Food from the Heart and Land - Heather Augustine has been working her gardens since last March. Planning, organizing, connecting with the land, Heather has been able to help so many families during these troubling times by providing fresh food for those in her Braiding Sweetgrass group and beyond during the summer. Heather has also preserved much of the food from the gardens. Dehydrating, freezing, and canning have been on her agenda for the last six months. Developing relationships and collaborating, she now delivers a weekly box of food including fish, duck, eggs, vegetables, and fruit and baking supplies to nearly fifty families throughout Southern Maine. Her smiling face and empathy are as welcome as the food.

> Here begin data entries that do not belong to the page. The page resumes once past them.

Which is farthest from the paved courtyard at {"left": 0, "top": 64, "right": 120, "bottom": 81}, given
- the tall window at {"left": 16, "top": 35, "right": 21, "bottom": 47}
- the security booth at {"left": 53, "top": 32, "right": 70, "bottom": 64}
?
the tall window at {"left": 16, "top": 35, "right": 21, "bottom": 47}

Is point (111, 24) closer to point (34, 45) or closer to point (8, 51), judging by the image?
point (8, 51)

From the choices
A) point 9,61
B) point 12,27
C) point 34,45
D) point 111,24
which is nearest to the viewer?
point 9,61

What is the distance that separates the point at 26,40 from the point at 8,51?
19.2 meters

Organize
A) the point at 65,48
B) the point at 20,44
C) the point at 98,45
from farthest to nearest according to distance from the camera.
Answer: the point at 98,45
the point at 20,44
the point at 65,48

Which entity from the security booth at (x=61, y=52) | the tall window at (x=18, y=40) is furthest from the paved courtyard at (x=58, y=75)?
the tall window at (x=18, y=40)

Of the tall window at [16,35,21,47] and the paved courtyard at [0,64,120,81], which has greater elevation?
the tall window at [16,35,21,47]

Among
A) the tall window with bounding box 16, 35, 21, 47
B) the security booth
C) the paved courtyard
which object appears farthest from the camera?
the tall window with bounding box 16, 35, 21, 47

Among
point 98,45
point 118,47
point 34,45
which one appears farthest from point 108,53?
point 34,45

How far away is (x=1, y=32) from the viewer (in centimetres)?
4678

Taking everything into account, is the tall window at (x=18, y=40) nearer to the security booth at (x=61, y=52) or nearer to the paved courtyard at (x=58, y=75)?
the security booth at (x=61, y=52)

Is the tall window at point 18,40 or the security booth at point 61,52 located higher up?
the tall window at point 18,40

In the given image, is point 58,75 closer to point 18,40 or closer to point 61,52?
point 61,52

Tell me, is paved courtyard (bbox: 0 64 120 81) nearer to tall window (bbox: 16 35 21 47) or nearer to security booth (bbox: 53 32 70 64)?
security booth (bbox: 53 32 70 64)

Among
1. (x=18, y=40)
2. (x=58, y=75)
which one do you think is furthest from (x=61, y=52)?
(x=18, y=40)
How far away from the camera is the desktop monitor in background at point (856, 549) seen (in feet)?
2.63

One Shelf Project – 2020 marked the birth of The One Shelf Project, a Giveaway of culturally relevant, historically accurate, and high-quality traditional literature and educational materials to school districts, community culture centers, and libraries serving children across New England and Upstate NY. This year’s selection included 50+ books for K-12 as well as Teacher Resources. We hope to make this an annual event in the future.
Passamaquoddy Ancestor Paddle – an annual community paddle from Indian Township to Pleasant Point reservations in Maine. In 2015 Gedakina’s role transitioned from being a partner to leading this critically important event due to tribal politics.
Penobscot Language Immersion Gathering - 2016 – a two-day language immersion gathering led by speakers of Maliseet, Passamaquoddy, and Penobscot dialects of the Wabanaki language. Co-organized with the Penobscot Nation Department of Cultural and Historical Preservation. Due to the success of this year’s gathering, we are working with language keepers to conduct gatherings every quarter for 2017.
Wabanaki Spring Social – 2021 will represent the 24th year of the largest community social gathering in Maine for Wabanaki people, co-led by Gedakina and Wabanaki Health & Wellness. Gedakina cofounders and Guiding Council members helped create this important community event to check in on community members, especially Elders, after Maine’s hard winters and as a way to support cultural continuance for Wabanaki people from New England, southern Quebec, and the Atlantic Provinces. Over 750 community members attend annually.
Youth Fishing Initiative – To promote food sovereignty and with The Bay and Paul Foundations’ help, we gifted each of our youth with a fishing pole and supplies. We then taught them how to collect night crawlers and safely remove fish from the hook. In addition, they learned the strong value of helping to provide food for their family, got some great exercise, and developed the pride and independence that comes with learning a new skill.
Additionally, Gedakina collaborates with community-based organizations, social justice centers, colleges, and universities on educational and awareness-building events, including discussion panels, symposia, speakers, and films. Recently we co-sponsored RISE UP! spoken word events, the Sing Our River Red (SORR) exhibit, panels on Decolonization, Environmental Justice, and Place-based History, as well as presentations by Indigenous academic and community scholars.